Il ragazzo allontanò delicatamente le labbra del demone dalla propria pelle, emettendo un leggerissimo mugugno, quasi senza accorgersene neppure, per poi alzarsi e lasciar cadere il braccialetto, involontariamente.
Per puro caso, lo sguardo del ragazzo dai capelli color carota andò a finire proprio sul braccialetto in argento, nascosto in parte da svariati granelli di sabbia asciutta.
Dopo aver sbattuto rapidamente le maestose ali corvine, si chinò sulle ginocchia, prendendo con delicatezza il semplice e banale gioiello, per poi iniziare a rigirarselo fra le dita affusolate, con le iridi ancora posate su quest'ultimo, intente a scrutarne ogni minimo particolare.
"È quello che ti regalai, quando andammo a letto per la prima volta."
Si limitò a mormorare quelle parole, con un tono di voce differente, simile ad un sussurro spezzato.
La sua voce era chiaramente rotta.
Jeongguk fece per allungare una mano verso il bracciale, ma qualcosa parve bloccarlo.
Deglutì, annuendo poco dopo, senza proferire parola.
Non ebbe il coraggio di aggiungere qualcosa, in quel momento.
E Jimin, che aveva sempre la battuta pronta, non riuscì neanche a dire più nulla.
Fece divenire quel sorrisetto beffardo, un adorabile sorriso, che seppur lieve, trasmetteva nient'altro che dolcezza, in contrasto con la sua natura da demone, mentre continuava a rigirarsi tra le dita il semplice gioiello.
"Quante te ne ho fatte passare, eh? La droga, il fumo, il sesso.
Ma d'altronde, ho fatto soltanto il mio lavoro, angioletto.
Avevo intenzione di tentarti, e ce l'ho fatta."
Kook si immobilizzò, dopo che quelle parole giunsero alle sue orecchie.
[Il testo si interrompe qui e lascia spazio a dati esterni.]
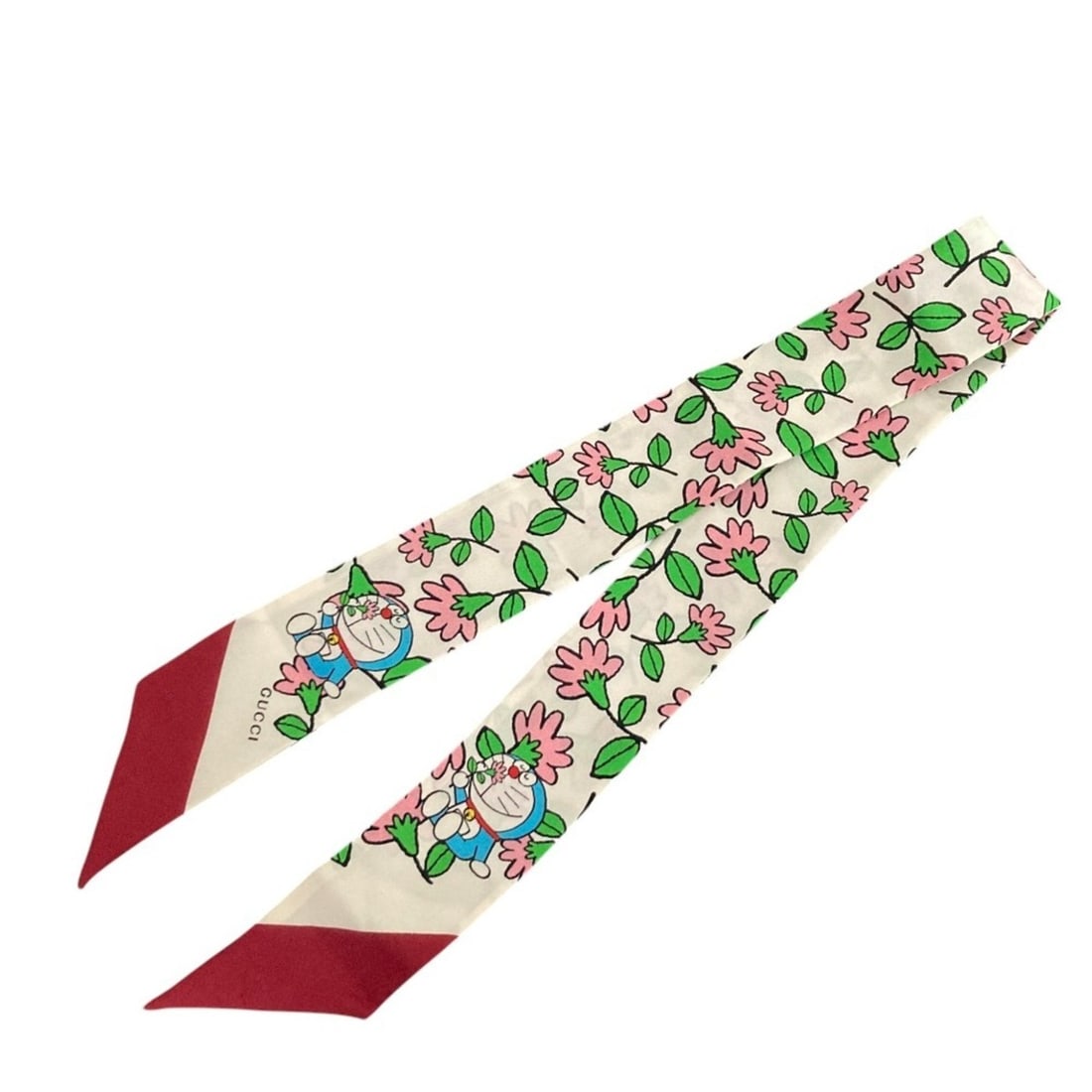 GUCCI Doraemon Silk Flower Print Neck Bow Scarf Muffler 656611 White Multicolor Women's: --- Catalog ---Category: SizeSize (LxW): 88cm x 5cm / 34.64'' x 1.96''Category: DesignType: ScarfColor: Multi-colorGender: WomenCategory: GeneralBrand: Gucci--- Item List ---Section: ConditionRanking:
Schiuse appena le sottili e rosee labbra, facendo per emettere suono, ma si bloccò, lasciandosi sfuggire soltanto un misero flebile sospiro, neanche troppo udibile.
Si avvicinò di qualche passo al giovane demone, portando una tiepida mano nella tasca dei pantaloni scuri e stretti, deglutendo silenziosamente, per poi iniziare a parlare, con voce bassa, quasi rotta.
Fece persino fatica a parlare, in quel momento.
"Eppure, anche tu sei finito come me.
Anche tu, hai perso le ali, per colpa di qualche tentazione.
E grazie alla tua abilità di 'persuasione', che ti era stata insegnata, sei riuscito a passare alle Basse Sfere."
Dopodiché serrò per un breve istante le labbra, schiudendole dopo un attimo, nel mentre che allungò lentamente una mano verso il volto del giovane demone, chiudendo in contemporanea gli occhi.
Prese ad avvicinarsi a lui, con altrettanta lentezza, ed ormai, i suoi occhi erano ridotti ad un paio di fessure scure ed appena lucide.
"Però, nessuno ti ha detto se mi sia pentito, oppure no, riguardo a ciò che mi hai fatto fare. Riguardo a ciò che abbiamo fatto, insieme."
Pochi attimi più tardi, le sue rosee e sottili labbra finirono per fare una lieve pressione su quelle di Jimin, ed i suoi occhi si ritrovarono completamente chiusi.
Nel mentre che il suo battito cardiaco acquistava velocità, le candide piume dell'angelo finirono per tingersi con estrema lentezza di un nero corvino, quasi identico al colore delle ali del giovane di cui stava assaporando le labbra, in quella gelida e monotona sera d'inverno.